:: SELECTION ::

WARSAW (Reuters) -Poland’s ruling party leader Jaroslaw Kaczynski returned to the cabinet as deputy prime minister on Wednesday, taking up a more prominent role ahead of a closely fought election expected in October or November.

The return of Kaczynski, widely viewed as Poland’s de-facto ruler, comes amid a stuttering campaign by the conservative ruling party, Law and Justice (PiS), for a third term that would likely see it continue policies that have set it at odds with the European Union.

“Thank you for joining the government, thank you because the previous tasks that you performed had great significance for the Republic,” said President Andrzej Duda after he formally approved the appointment.

“From the point of view of national security it is appropriate and necessary.”

The other deputy prime ministers resigned and will continue as ministers.

Kaczynski previously served as deputy prime minister from October 2020 till June 2022, and also headed Poland’s security committee.

Although PiS is ahead in most opinion polls, a question mark remains over whether it can secure a parliamentary majority.

Opposition parties received a boost this month from a large anti-government march in Warsaw.

:::
:: ENTRIES PROVIDED ::

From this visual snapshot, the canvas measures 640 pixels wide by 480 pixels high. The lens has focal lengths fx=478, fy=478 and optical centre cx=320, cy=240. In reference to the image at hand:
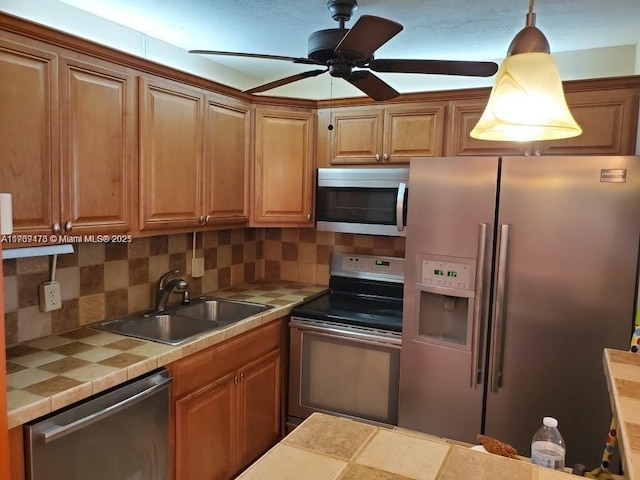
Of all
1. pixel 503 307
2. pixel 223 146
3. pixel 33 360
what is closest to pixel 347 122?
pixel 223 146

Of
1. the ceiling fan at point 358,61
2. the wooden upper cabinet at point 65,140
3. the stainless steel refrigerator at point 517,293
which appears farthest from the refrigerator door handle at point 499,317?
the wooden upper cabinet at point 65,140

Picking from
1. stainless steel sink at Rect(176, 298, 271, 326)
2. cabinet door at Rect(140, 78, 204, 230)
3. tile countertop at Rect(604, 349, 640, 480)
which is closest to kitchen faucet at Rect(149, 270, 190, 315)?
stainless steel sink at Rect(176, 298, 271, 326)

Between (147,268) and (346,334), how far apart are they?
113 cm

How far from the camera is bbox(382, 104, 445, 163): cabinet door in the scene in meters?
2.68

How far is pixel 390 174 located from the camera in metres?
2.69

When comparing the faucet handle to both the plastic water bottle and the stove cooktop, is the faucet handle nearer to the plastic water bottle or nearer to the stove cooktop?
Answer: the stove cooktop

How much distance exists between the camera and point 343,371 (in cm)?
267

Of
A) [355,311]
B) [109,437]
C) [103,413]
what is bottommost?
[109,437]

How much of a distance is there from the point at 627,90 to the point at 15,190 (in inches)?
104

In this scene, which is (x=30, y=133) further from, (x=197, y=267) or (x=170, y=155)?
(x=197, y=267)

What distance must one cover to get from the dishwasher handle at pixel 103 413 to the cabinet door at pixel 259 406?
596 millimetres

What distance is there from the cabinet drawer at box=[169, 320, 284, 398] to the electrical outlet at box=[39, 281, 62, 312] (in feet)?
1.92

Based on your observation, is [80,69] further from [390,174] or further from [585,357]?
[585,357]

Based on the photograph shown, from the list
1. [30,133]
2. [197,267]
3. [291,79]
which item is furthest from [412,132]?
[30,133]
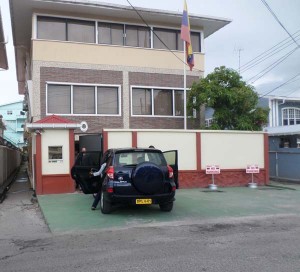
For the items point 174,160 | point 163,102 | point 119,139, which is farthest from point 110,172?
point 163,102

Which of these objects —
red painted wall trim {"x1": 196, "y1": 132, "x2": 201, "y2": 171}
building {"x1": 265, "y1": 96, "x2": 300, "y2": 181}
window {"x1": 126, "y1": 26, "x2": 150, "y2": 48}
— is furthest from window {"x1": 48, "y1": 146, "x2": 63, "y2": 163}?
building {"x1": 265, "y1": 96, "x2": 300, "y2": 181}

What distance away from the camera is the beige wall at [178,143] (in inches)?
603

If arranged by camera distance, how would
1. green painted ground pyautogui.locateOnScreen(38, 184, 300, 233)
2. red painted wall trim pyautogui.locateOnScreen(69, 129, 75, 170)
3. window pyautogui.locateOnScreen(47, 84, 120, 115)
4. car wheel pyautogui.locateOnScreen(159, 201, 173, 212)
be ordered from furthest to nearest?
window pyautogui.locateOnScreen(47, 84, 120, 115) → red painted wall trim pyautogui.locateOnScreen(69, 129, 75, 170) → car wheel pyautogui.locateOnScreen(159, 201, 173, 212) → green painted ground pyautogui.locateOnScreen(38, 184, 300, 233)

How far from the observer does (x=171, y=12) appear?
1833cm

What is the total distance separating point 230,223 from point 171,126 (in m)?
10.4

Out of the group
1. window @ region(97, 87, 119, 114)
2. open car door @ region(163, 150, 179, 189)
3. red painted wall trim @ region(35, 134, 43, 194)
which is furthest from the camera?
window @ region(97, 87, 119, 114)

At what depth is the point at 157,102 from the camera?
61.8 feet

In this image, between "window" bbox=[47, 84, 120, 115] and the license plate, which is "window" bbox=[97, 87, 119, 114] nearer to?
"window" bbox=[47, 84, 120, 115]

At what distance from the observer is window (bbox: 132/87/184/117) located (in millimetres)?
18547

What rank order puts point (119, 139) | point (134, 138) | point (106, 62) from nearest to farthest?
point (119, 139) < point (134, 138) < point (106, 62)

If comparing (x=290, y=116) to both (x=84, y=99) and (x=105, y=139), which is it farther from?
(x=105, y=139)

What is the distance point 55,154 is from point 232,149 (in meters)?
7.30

:::

• [DIRECTIVE]
Copy out the full news report above about Kaczynski rejoining Poland's cabinet, word for word.

• [FINAL RESULT]
WARSAW (Reuters) -Poland’s ruling party leader Jaroslaw Kaczynski returned to the cabinet as deputy prime minister on Wednesday, taking up a more prominent role ahead of a closely fought election expected in October or November.

The return of Kaczynski, widely viewed as Poland’s de-facto ruler, comes amid a stuttering campaign by the conservative ruling party, Law and Justice (PiS), for a third term that would likely see it continue policies that have set it at odds with the European Union.

“Thank you for joining the government, thank you because the previous tasks that you performed had great significance for the Republic,” said President Andrzej Duda after he formally approved the appointment.

“From the point of view of national security it is appropriate and necessary.”

The other deputy prime ministers resigned and will continue as ministers.

Kaczynski previously served as deputy prime minister from October 2020 till June 2022, and also headed Poland’s security committee.

Although PiS is ahead in most opinion polls, a question mark remains over whether it can secure a parliamentary majority.

Opposition parties received a boost this month from a large anti-government march in Warsaw.